Republican candidates who are particularly vulnerable are concerned about the “Trump drag,” as the former president increasingly seems to imprint his MAGA brand on the whole party.
Twenty-three Republican House candidates triumphed in 2016 despite Trump’s loss in their districts. These Republicans didn’t just narrowly beat Trump; they averaged a 20-point victory against their 2016 nominee.
After two years, these voters no longer differentiated between Trump and Republican House candidates. Twenty-one of those 23 Clinton-held Republican seats shifted to the Democrats in 2018.
These “swing districts” voted heavily for the Democrats again by 2020. Of the 23 districts that Clinton had carried in 2016, Biden won 21, and the House Democrats won 15.

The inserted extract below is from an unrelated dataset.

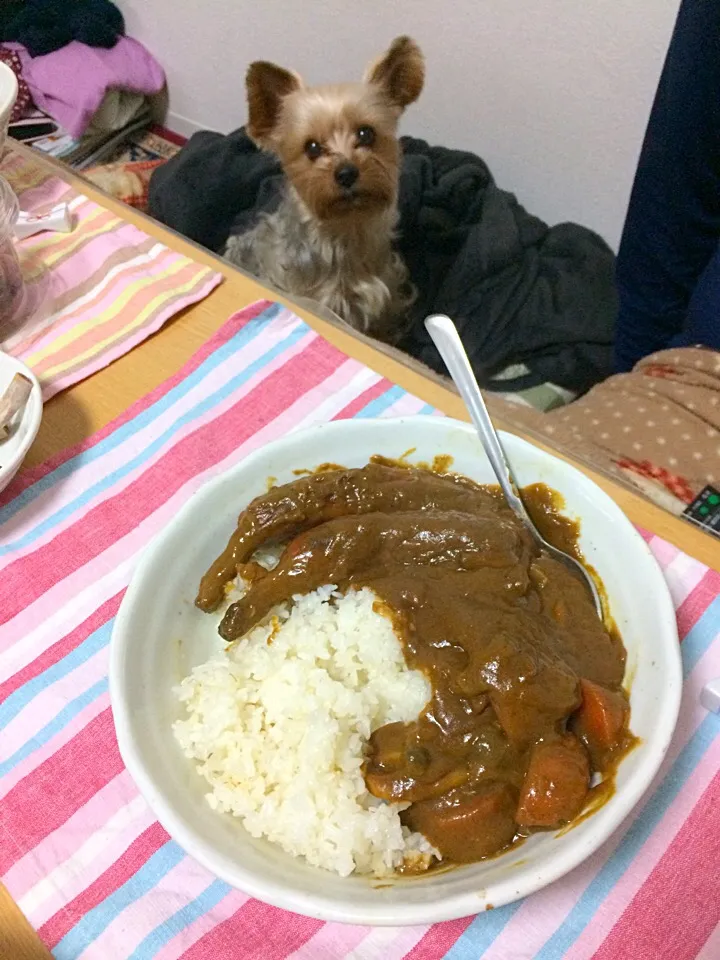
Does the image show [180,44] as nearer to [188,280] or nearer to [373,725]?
[188,280]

Twenty-three Republican candidates were victorious in the 2016 elections, where Trump lagged. Only nine Republicans were successful in doing the same thing four years later.

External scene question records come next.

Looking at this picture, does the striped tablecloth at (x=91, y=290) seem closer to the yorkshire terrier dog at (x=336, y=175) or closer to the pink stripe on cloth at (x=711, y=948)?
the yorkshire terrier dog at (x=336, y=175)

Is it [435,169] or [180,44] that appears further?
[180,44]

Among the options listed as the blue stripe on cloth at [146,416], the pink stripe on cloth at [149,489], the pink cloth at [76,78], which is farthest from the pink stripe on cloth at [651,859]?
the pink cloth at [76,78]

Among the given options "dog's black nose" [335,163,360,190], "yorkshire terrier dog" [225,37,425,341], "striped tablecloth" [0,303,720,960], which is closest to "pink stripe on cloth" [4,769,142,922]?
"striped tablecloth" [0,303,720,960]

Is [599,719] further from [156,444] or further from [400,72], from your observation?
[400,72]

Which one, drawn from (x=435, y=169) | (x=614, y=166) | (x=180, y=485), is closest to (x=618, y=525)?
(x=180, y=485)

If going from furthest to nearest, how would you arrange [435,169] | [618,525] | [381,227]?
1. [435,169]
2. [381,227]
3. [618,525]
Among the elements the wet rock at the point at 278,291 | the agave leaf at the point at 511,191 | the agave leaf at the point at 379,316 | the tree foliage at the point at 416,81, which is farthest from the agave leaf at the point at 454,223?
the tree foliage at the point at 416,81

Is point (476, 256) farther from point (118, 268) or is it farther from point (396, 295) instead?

By associating the Republican Party with Trump and the Make America Great Again movement, Democrats were able to win back a Senate seat and prevent further losses in the House of Representatives in 2022.
The CNN panel discussed these dynamics. Manu Raju added that the GOP primary between Trump and Florida Gov. Ron DeSantis, which has already been an ugly slugfest, will not be the only brutal bout in 2024.
In 2024, Raju added, Republicans will have to preserve their narrow majority in the House and try to grow it, but there is fear of a ‘Trump drag’ for Republicans down the ticket.
Raju specifically named controversial Rep. George Santos (R-NY) as one of those Republicans, saying that once his numerous falsehoods were exposed, the federal government indicted him, and an ethics probe was opened.
Raju pointed out that the Democrats only need five flipped seats and could quickly get that from just New York.
It should be noted that Biden is highly unpopular, and the elections will come down to the economy like it usually does.